“我丈夫都來了,我也得來啊。”沈初初轉頭,美眸中似笑非笑
林思悅精緻的眼妝將她的眼睛襯得越發動人,大方一笑說,“你能來就好,我還怕你因為上次的事情不肯來呢,那我罪過可就大了。”
“你哪來的罪過啊,被誣陷偷東西的又不是你。”
“初初,你還氣著呢?”
“如果我誣陷你偷東西,你不氣嗎?”沈初初毫不客氣地反問,將手中的瓜子放下,拍了拍手說。
“就算是個誤會,讓這件事情就過去了吧,如果你也喜歡珠寶,以後我可以送給你,我們喝酒言和。”林思悅端起桌上的一杯酒,想與她碰杯。
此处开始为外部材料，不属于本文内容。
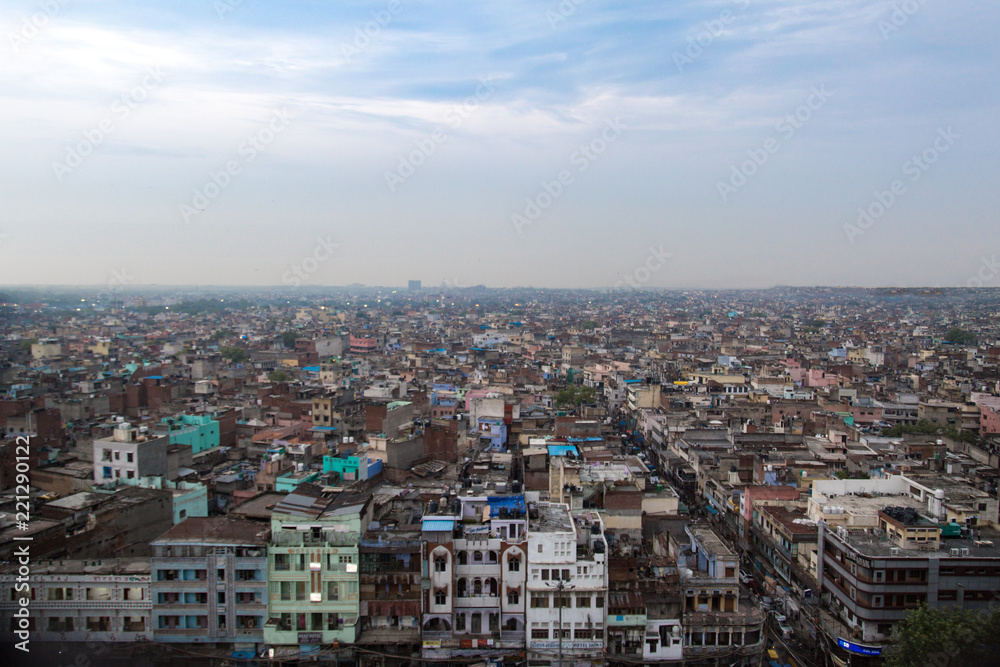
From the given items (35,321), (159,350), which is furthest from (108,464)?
(35,321)

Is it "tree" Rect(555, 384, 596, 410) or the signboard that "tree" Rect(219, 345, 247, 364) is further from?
the signboard

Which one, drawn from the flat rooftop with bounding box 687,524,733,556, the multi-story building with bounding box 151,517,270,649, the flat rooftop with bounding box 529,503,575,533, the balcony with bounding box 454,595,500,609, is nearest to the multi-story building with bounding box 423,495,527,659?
the balcony with bounding box 454,595,500,609

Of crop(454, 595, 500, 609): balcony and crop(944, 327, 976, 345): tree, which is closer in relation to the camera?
crop(454, 595, 500, 609): balcony

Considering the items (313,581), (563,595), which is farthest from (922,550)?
(313,581)

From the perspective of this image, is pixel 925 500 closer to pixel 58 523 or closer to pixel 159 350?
pixel 58 523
沈初初沒動,態度冷漠,“這酒你還是自己喝吧,跟我丈夫在眾目睽睽之下摟摟抱抱的,你要是顧及我的感受,就不會做出這種噁心我的事情。”
這話她就是故意說的。
林思悅漂亮的臉蛋果然冷凝下來,笑容都沒了。
但她良好的教養,沒有讓她直接在這裡發怒。
“初初,阿瑾參加今晚的宴席,是我叔叔親自邀請的,他也只是作為嘉賓陪同我,我們從小就認識,關係好是自然,你不會這麼小氣,連這都要介意吧?”
這女人手段可不是一般的高。
“有什麼好介意的,是我破壞了你們琴瑟和鳴唄。”沈初初忽然從位置上起身,嚇得林思悅後退了幾步,腳下高跟鞋踉蹌了下。
一抹身影正走過來,伸手扶住了她。
林思悅輕呼一聲,下意識抬手護了下自己脖子上那條大珠寶項鍊。
“沈初初,你做什麼呢!”
沈初初看向來人熟悉的臉龐,面露不屑,“我可沒欺負她,是她自己沒站穩,這也要怪我?”
墨時瑾沉著臉,聲音冷厲,“誰讓你來這的?”
她心中一陣刺痛,原來自己現在出現在他和林思悅面前,都是一種罪過了嗎?
她平復心底翻滾的情緒,抬起頭冷然說,“我有腿,想去哪便去哪,墨總管得著嗎?”
“沈初初,你這是什麼態度!”
林思悅拉住他溫聲說,“阿瑾別這樣,初初也沒做什麼,就是我太脆弱了,聽到她的話激動了點,沒事的。”
這話不就是在說沈初初剛剛對她進行言語攻擊?
沈初初掃了她一眼,“林小姐,這說話可得講究證據,我又沒對你動手,你激動什麼。”
她輕撫了下自己脖頸間的珠寶,“只是我今天戴著的首飾太貴重了,怕磕著了,所以過分注意了點,初初你別生氣啊。”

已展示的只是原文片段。